__TASK BRIEF__:
Copy the lines below verbatim, but only from the line containing "Of this set" through the end of the data.

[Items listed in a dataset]
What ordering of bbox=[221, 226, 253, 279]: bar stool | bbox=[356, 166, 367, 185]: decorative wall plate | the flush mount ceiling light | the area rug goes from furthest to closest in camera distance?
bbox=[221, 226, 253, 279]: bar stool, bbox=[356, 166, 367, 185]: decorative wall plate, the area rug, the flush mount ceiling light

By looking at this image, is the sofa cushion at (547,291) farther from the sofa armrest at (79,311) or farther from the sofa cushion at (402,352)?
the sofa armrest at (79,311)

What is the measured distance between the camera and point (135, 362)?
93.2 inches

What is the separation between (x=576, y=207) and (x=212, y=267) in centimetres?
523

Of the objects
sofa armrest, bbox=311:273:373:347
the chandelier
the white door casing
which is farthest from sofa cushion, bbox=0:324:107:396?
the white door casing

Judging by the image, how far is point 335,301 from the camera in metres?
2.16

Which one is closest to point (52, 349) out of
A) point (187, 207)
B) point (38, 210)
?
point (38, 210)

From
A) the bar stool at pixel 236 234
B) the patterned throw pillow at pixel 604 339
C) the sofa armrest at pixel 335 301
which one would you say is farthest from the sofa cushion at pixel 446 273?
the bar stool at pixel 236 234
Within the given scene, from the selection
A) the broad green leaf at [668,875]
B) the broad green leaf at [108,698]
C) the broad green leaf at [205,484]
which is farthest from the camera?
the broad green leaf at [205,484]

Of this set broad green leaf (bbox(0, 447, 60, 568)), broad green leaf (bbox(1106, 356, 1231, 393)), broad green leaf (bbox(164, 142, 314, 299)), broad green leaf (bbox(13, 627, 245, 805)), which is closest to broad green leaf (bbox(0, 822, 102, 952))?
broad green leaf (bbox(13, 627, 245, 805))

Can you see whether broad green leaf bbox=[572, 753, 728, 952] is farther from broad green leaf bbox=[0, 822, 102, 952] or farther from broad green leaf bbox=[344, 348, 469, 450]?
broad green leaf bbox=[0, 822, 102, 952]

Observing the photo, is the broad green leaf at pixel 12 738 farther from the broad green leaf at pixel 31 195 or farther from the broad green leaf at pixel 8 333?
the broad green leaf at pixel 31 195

__RESPONSE__:
Of this set broad green leaf (bbox(0, 447, 60, 568)), broad green leaf (bbox(1106, 356, 1231, 393)), broad green leaf (bbox(164, 142, 314, 299)), broad green leaf (bbox(13, 627, 245, 805)), which is closest to broad green leaf (bbox(0, 822, 102, 952))?
broad green leaf (bbox(13, 627, 245, 805))

Can you see whether broad green leaf bbox=[572, 753, 728, 952] is farther from broad green leaf bbox=[0, 822, 102, 952] or farther from broad green leaf bbox=[344, 348, 469, 450]?
broad green leaf bbox=[0, 822, 102, 952]

Observing the photo, is the broad green leaf at pixel 12 738 farther from the broad green leaf at pixel 31 195 or farther from the broad green leaf at pixel 8 333?
the broad green leaf at pixel 31 195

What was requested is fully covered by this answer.